Shooting Up the Skinny
- Sarah Z.

- Nov 25
- 3 min read

So, tonight I watched "The Substance" while I made dinner (a cool movie and a poor choice of venue). It's a fabulous cultural take-down of beauty standards and youth obsession and skinny culture set in the MOST awesome, grotesque body horror situation. Demi Moore, Margaret Qualley, and writer/director Coralie Fargeat deserve all the flowers they got for this. It's intense, specific, and cutting to the marrow. And SO MANY BUTTS! Also freaky blood-soaked creatures. Just delightful. AND as I watched it on my cheap Max subscription- as with all media where you haven't paid to avoid it- every other commercial is an add for the new weight loss serums that are winkwink for diabetes and winkwink to avoid heart disease.
ALSO, as I've been binging other shows, I've been getting furiouser and furiouser as the BEARDED WOMAN'S EMPOWERMENT BALLAD from The Greatest Showman is being used behind another skinny shot advertisement. That whole message was that I'm fine the way I am no matter what you assholes think!
I fucking hate it. Fuck you, skinny culture. I hate you.

===============

Apply what you read
1 > Using the post about "The Substance," explain why the writer is angry about the song from The Greatest Showman appearing in an advertisement.
2 > According to the post about "The Substance," who wrote and directed the movie?
Nothing in the data is needed here.

[Stored data]
===============

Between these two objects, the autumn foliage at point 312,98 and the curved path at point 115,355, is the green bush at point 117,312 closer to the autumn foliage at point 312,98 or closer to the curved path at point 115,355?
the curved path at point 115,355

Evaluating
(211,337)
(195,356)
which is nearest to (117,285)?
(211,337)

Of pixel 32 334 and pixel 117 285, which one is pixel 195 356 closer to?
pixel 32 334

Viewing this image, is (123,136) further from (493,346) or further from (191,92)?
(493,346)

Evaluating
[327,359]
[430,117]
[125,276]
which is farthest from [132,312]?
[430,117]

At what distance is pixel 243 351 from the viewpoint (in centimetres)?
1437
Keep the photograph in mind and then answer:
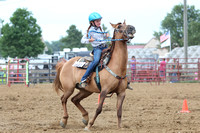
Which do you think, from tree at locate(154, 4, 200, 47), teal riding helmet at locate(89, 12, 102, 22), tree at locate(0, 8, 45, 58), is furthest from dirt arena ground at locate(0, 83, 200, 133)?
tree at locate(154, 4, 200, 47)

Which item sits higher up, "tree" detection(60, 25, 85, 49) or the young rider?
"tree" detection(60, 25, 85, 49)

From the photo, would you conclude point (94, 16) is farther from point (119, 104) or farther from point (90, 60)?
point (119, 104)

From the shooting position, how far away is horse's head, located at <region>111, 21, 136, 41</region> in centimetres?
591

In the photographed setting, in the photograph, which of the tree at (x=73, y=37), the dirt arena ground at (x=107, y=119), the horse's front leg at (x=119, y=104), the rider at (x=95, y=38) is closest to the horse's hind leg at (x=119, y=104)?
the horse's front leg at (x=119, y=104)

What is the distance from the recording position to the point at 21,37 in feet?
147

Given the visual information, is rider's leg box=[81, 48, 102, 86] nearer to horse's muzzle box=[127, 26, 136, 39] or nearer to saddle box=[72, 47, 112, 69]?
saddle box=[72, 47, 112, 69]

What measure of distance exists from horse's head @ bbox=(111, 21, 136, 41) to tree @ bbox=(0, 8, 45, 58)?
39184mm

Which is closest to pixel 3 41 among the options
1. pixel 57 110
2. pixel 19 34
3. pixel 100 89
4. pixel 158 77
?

===============

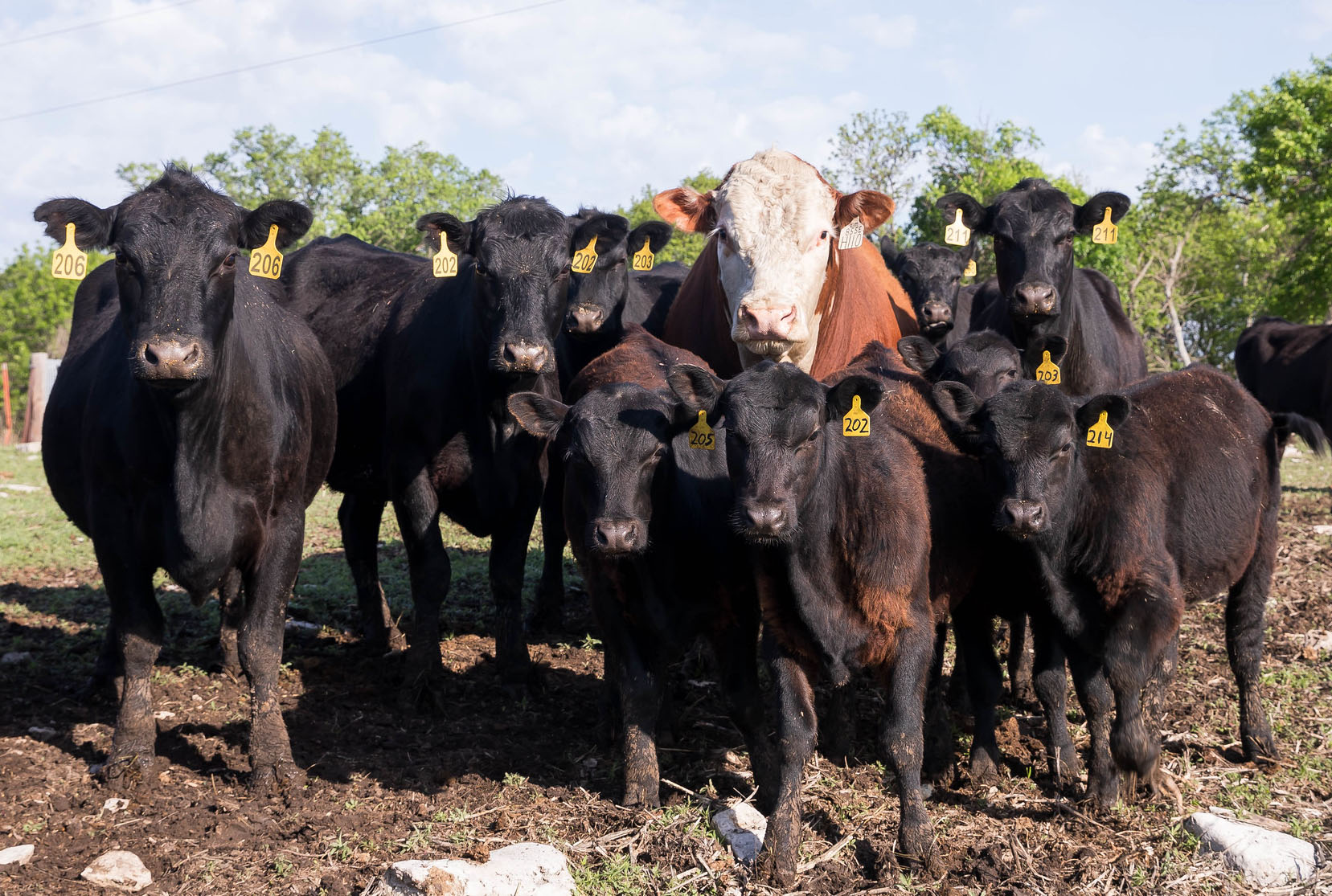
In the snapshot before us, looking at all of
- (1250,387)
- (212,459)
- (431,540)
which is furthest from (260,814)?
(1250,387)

===============

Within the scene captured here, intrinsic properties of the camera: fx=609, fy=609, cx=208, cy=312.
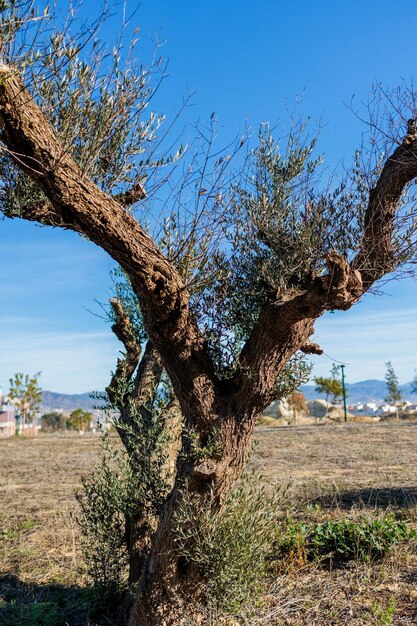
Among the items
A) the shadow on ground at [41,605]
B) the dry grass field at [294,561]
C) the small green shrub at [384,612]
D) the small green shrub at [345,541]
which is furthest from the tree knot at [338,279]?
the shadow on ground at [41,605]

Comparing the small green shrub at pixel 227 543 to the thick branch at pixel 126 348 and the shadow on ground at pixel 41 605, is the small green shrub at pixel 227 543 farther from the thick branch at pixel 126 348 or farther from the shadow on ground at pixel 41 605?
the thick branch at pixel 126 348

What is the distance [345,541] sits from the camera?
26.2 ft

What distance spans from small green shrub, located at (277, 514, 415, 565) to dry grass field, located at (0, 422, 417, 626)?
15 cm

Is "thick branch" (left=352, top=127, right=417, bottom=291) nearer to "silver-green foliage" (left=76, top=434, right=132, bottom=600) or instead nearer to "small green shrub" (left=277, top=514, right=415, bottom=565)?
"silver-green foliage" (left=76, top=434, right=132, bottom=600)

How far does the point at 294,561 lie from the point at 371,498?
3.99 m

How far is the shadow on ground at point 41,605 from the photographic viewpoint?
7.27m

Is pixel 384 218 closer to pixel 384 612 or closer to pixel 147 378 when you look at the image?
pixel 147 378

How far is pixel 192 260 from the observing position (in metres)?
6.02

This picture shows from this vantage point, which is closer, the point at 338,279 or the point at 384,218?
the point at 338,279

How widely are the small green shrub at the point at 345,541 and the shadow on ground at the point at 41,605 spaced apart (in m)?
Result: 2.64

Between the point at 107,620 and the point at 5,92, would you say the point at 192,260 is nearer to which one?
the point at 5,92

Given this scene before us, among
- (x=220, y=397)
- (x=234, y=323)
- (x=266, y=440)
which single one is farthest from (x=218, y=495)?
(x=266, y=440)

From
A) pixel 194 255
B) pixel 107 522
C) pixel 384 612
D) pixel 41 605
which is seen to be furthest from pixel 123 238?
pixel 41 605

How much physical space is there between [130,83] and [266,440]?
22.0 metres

===============

Response list
1 > The song is the bearded woman's empowerment ballad, whose whole message was that she is fine the way she is no matter what others think. It is now being played behind an ad for a skinny shot, which goes against that message.

2 > Coralie Fargeat.